Reproduce every line of the records below verbatim, leaving out the pictures.

(begin)

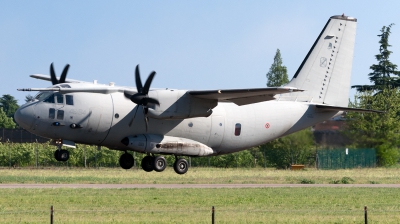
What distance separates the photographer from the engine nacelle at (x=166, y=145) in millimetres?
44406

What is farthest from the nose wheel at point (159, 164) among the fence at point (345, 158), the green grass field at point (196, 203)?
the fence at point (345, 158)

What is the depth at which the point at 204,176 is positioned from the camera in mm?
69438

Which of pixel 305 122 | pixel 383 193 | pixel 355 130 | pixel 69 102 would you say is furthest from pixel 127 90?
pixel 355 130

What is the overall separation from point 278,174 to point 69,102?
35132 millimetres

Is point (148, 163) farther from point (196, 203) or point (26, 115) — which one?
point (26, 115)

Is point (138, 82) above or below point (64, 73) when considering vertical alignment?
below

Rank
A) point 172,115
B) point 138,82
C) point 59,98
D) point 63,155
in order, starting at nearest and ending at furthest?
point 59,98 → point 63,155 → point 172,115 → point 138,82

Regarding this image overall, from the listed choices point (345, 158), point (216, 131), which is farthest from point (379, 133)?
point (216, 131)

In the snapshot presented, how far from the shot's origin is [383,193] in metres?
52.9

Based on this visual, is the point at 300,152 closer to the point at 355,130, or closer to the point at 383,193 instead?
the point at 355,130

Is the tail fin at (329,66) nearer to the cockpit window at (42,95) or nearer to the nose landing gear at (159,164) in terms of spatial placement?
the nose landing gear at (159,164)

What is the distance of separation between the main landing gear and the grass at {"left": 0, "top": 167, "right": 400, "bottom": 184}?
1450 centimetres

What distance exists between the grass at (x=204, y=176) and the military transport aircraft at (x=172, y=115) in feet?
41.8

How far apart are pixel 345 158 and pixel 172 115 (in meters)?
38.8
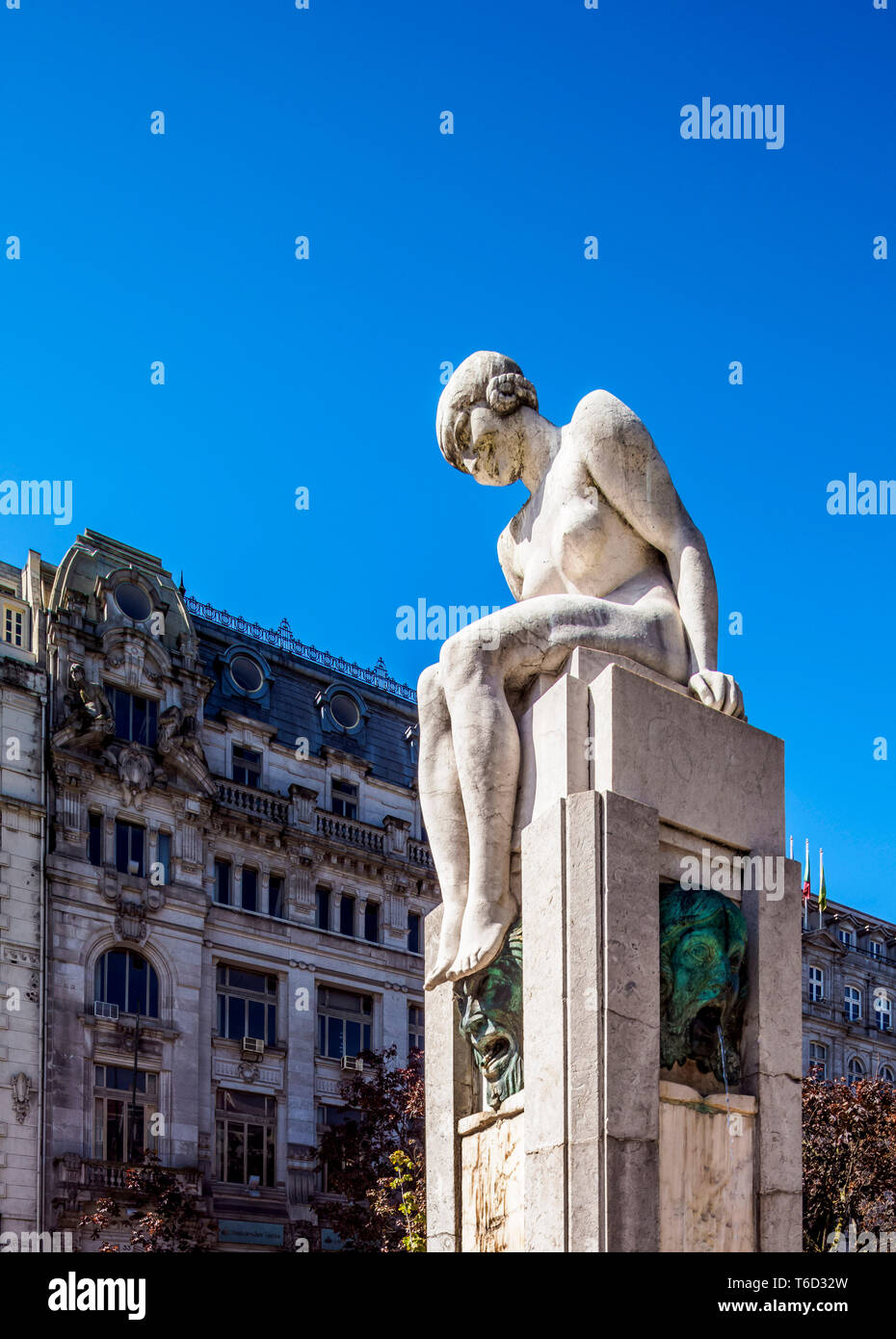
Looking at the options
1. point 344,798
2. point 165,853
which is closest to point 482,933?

(end)

_REPLY:_
What distance separates the photographer from the engine nacelle at (x=166, y=145) in millimetres?
44406

What is farthest from the nose wheel at point (159, 164) among the fence at point (345, 158), the green grass field at point (196, 203)?
the fence at point (345, 158)

What is the depth at which the point at 204,176 is positioned from the camera in mm?
69438

Which of pixel 305 122 | pixel 383 193 | pixel 355 130 | pixel 69 102 would you say is furthest from pixel 127 90?
pixel 355 130

What is the overall separation from point 278,174 to point 69,102?
35132 millimetres

Is point (148, 163) farther from point (196, 203) or point (26, 115) — which one?
point (26, 115)

Is point (138, 82) above or below point (64, 73) when considering vertical alignment?
below

Rank
A) point 172,115
B) point 138,82
C) point 59,98
D) point 63,155
in order, starting at nearest and ending at furthest?
point 59,98 → point 63,155 → point 172,115 → point 138,82

Regarding this image overall, from the listed choices point (345, 158), point (216, 131), which is farthest from point (379, 133)?
point (216, 131)

In the snapshot presented, how far from the shot's origin is [383,193] in metres?
52.9

Based on this visual, is the point at 300,152 closer to the point at 355,130, or closer to the point at 383,193 instead?
the point at 355,130

Is the tail fin at (329,66) nearer to the cockpit window at (42,95) or nearer to the nose landing gear at (159,164) in terms of spatial placement?
the nose landing gear at (159,164)

What is the distance of separation between the main landing gear and the grass at {"left": 0, "top": 167, "right": 400, "bottom": 184}?
1450 centimetres

What distance exists between the grass at (x=204, y=176) and the military transport aircraft at (x=172, y=115) in feet?
41.8

How far apart are pixel 345 158 and pixel 172 115 (in meters)?
38.8
Looking at the options
1. point 344,798
2. point 165,853
which is closest to point 482,933?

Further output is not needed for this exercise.